- [ACTIVITIES]:
**A)** Translate this sentence from the conjoined twins text below into Spanish: "Twins Bernardo and Arthur Lima underwent surgeries in Rio de Janeiro with support and direction from Great Ormond Street Hospital in London."
**B)** Write the next paragraph of the conjoined twins text below, picking up after its final sentence.

Three-year-old twins in Brazil who were conjoined at the head have been successfully separated with the help of virtual reality. Twins Bernardo and Arthur Lima underwent surgeries in Rio de Janeiro with support and direction from Great Ormond Street Hospital in London.
Described by Noor ul Owase Jeelani, a surgeon, as “space-age stuff,” the teams spent months trialing techniques using virtual reality projections of the twins, based on CT and MRI scans.
After experts told the twins’ medical team in Rio de Janeiro that a separation surgery was impossible, they turned to Gemini Untwined and its founder, Noor Ul Owase Jeelani, M.B.B.S., who was able to work with the team at Rio’s Instituto Estadual do Cérebro Paulo Niemeyer to successfully complete the procedure.
The twins were born in 2018 in the state of Roraima, northern Brazil, as craniopagus twins – an extremely rare condition in which the siblings are fused at the cranium – and have spent most of their lives in a hospital in Rio de Janeiro, reports EuroNews.

- [EXTRACTED RECORDS]:
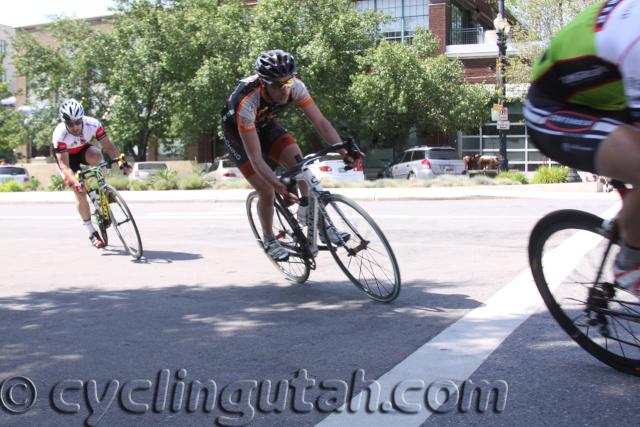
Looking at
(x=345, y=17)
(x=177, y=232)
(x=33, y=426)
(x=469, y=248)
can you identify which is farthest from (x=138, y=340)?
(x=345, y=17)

...

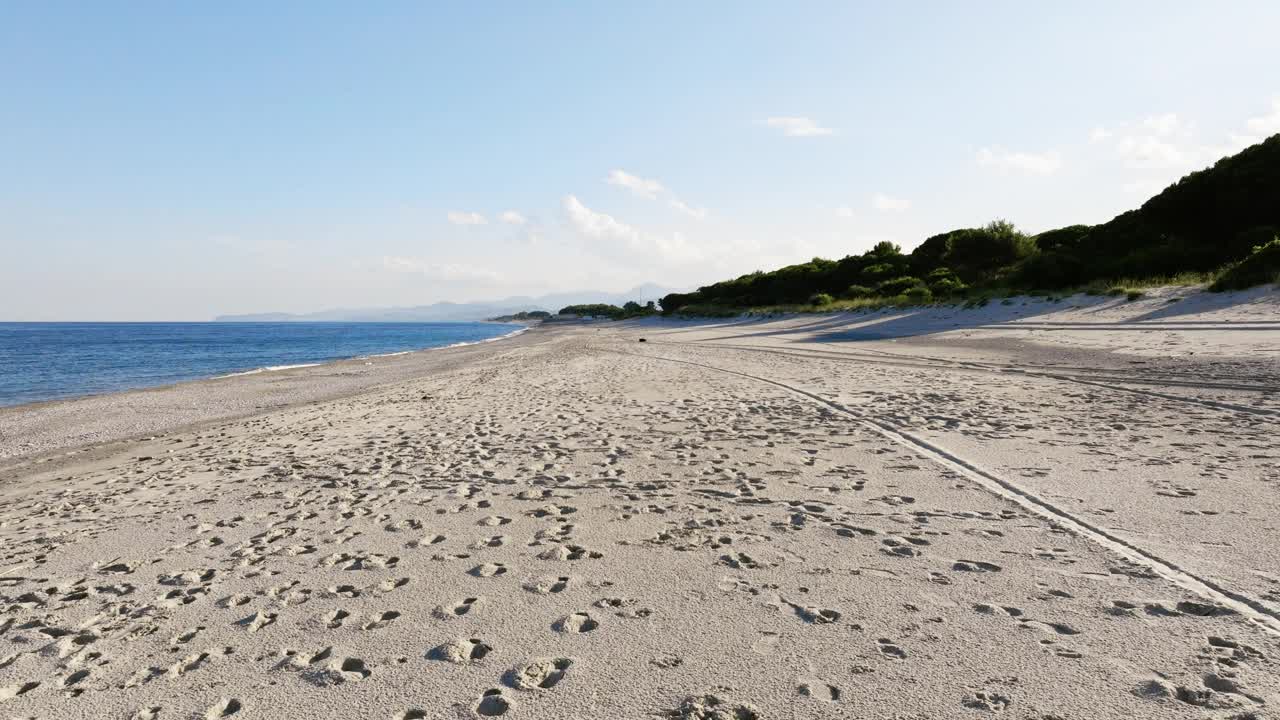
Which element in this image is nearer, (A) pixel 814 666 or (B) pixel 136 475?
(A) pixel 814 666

* * *

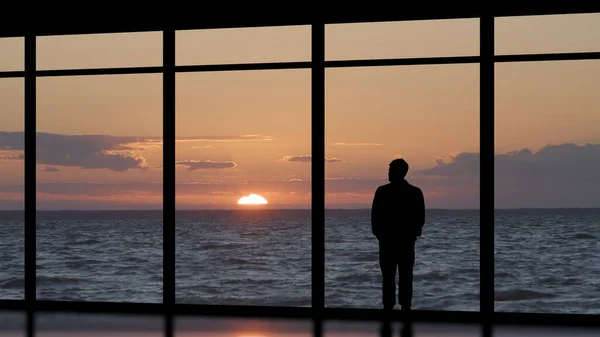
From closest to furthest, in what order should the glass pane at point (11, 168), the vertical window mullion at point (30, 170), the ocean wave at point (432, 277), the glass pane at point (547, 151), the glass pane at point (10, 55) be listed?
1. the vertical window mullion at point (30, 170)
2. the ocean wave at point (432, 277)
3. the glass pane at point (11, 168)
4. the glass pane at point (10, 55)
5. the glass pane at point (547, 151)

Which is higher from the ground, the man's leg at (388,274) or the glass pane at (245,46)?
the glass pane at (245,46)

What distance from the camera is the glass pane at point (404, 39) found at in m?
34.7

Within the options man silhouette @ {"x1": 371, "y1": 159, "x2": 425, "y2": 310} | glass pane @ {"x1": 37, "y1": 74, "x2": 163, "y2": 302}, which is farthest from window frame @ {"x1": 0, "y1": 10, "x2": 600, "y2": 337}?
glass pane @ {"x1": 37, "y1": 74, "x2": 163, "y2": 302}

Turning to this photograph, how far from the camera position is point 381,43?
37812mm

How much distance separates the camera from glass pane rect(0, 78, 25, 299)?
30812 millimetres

- [OUTPUTS BY TASK]:
**A)** Los gemelos Bernardo y Arthur Lima se sometieron a cirugías en Río de Janeiro con el apoyo y la dirección del Great Ormond Street Hospital de Londres.

**B)**
“We had been living in the hospital for four years,” the boys’ mother, Adriely Lima, said in tears after the separation. The operation was carried out in Rio de Janeiro with direction from Great Ormond Street Hospital in London.
The planning stage took place over a six-month period which, led by UK surgeon Dr. Noor ul Owase Jeelani, incorporated models of the twins based on CT and MRI scans which were imported into a program that allowed the Brazilian and UK teams to collaborate in real-time via VR headsets.
Now, after seven surgeries, the boys have effectively become the oldest craniopagus twins to have been separated, a process which concluded in a final surgery that lasted 27 hours and involved around 100 medical staff.
“Not only have we provided a new future for the boys and their family, but we have also equipped the local team with the capabilities and confidence to undertake such complex work successfully again in the future,” said Jeelani.